Michele Rosen
ATEC 6390 Translation in the Digital Age
Spring 2011
This project is based on the juxtaposition of two ideas: Roland Barthes' concept of captions in his essay "Rhetoric of the Image" and on the book Paintings in Proust by Eric Karpeles. The result is a two-minute long multimedia presentation. I chose 25 keywords from the opening of Proust's Combray, and searched for paintings whose titles included those keywords (in English). I then created a video file in iMovie in which the paintings appear at the moment the translated word is spoken in the original text (with many thanks to Prof. Dufour for his recording of the text).
Image Captions for Combray multimedia presentation
The multimedia presentation includes 25 works from 21 artists. To fit into Proust's time period (he began writing A la recherche du temps perdu in 1909; the seven books were published betwen 1913 and 1927), I tried to find works that had been painted in the late 19th century or the early 20th century (up to 1920). Sixteen of the works fall into this category, the remainder are Western European paintings from the 14th through early 19th centuries. All of the works were painted by European or American painters. Of the 21 artists, seven are French; the others hailed from eight other European countries and the United States.
List of paintings with related French word, painter's name, and date
I had hoped to overlay the keyword in both French and English onto the painting at the moment when the word was spoken, but my time and skills were lacking (which certainly also accounts for the less than stellar production values). I think that adding this additional layer would make this project into a sort of translation of the text into English, since the viewer could use the English word and the painting to draw certain conclusions about the original text. As it is, the project is more interesting, I think, if one can understand what is being said.
In this latter case, the painting becomes an inverse representation of Barthes' idea of captioning. Barthes wrote that "all images are polysemous" (274), but that the addition of a caption "helps [the reader] to choose the correct level of perception" (275). In this project, the image provides a sort of visual caption for the text, which, as we have discussed in class, could also be considered polysemous.
Conclusion and New Translation
This project helped to establish the mood of the text more than it helped me to change my original translation. As such, it did not prompt me to make many changes to the translation. Not counting differences in number, only three of the paintings do not include the exact English keyword in their titles: "thinking" (réflexions) is represented by Thomas Eakins' The Thinker; "me" (moi-même) is represented by Jacques Emile Blanche's portrait of Proust; and "rebirth" (métempsycose) is represented by Giovanni da Milano's Raising of Lazarus. I did change the translation slightly to match the title of one of the paintings I found, however: the word ésprit is now translated as "psyche" instead of "spirit."
Note: The words that match the paintings are shown in red. Changes made after the sound project are indicated in italics; changes made after this project are indicated in bold. Since I only addressed the first three sentences in the Text to Music project, I broke the selection into two paragraphs.

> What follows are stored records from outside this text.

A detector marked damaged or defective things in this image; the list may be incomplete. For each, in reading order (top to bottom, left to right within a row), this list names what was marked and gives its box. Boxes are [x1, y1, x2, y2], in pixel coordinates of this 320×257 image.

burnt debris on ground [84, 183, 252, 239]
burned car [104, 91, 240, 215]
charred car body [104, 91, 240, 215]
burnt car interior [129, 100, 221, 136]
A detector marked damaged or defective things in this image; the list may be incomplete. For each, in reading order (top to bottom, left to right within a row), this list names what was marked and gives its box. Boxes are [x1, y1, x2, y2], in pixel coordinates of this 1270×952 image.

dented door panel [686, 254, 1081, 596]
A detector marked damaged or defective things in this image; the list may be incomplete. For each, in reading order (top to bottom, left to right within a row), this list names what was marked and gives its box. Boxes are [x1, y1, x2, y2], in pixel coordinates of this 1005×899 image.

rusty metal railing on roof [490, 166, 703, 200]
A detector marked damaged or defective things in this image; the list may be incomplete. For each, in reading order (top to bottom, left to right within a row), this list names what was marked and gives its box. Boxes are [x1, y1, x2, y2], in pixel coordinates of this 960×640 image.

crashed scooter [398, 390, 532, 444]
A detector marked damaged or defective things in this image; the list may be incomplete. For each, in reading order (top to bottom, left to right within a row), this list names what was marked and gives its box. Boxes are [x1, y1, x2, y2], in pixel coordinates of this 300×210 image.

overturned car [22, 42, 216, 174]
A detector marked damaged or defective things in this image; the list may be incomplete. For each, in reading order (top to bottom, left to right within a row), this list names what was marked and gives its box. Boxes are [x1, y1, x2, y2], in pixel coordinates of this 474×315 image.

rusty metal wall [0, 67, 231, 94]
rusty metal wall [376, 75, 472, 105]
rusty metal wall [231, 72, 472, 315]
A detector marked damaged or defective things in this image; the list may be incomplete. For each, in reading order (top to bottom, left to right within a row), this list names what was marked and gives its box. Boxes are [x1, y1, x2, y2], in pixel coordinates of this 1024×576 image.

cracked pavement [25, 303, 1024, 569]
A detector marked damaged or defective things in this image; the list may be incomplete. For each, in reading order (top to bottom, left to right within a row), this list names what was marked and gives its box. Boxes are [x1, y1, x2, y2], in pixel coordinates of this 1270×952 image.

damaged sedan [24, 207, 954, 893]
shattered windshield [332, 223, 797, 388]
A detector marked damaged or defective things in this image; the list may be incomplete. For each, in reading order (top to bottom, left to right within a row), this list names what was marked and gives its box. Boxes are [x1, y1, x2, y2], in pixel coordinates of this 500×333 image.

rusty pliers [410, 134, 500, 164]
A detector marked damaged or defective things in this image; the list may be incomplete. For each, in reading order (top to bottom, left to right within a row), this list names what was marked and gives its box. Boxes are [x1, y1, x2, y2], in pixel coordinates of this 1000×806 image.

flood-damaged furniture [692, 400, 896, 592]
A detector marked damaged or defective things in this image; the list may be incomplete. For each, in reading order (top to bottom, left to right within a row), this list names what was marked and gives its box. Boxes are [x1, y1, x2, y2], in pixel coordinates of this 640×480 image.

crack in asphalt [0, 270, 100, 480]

For as long as I can remember I have gone to sleep early. Sometimes, just after putting out my candle, my eyes would close so quickly that I did not even have time to say to myself: "I am falling asleep." And, a half an hour later, the thought that it was time to try to go to sleep woke me; I wanted to put down the book that I thought I still had in my hands and to blow out the light; while asleep, I had not stopped thinking about what I had just read, but these thoughts had taken a rather odd turn, in which it seemed to me that the work was about me: a church, a quartet, the rivalry between François I and Charles V.
This belief lingered for several seconds after I awoke; it did not shock my reason but weighed like shells on my eyes and prevented them from realizing that the candlestick was no longer lit. Then it began to become unintelligible to me, just like thoughts of a previous existence after rebirth; the subject of the book detached from me, I was free to apply it to myself or not; my sight recovered shortly thereafter and I was quite surprised to find myself surrounded by darkness, soft and soothing to my eyes, but perhaps even more so for my psyche, to which it seemed as a thing without cause, incomprehensible, like something really obscure. I asked myself what time it might be; I heard the whistling of the trains which, more or less far away, like the song of a bird in the forest, indicating distance, made me aware of the expanse of deserted countryside where the voyager rushed toward the next station; and the little path that he followed would be engraved in his memory by the excitement of new places, unaccustomed actions, recent conversations, and by the farewells under the strange lamp that followed him still in the silence and the night, to the upcoming sweetness of homecoming.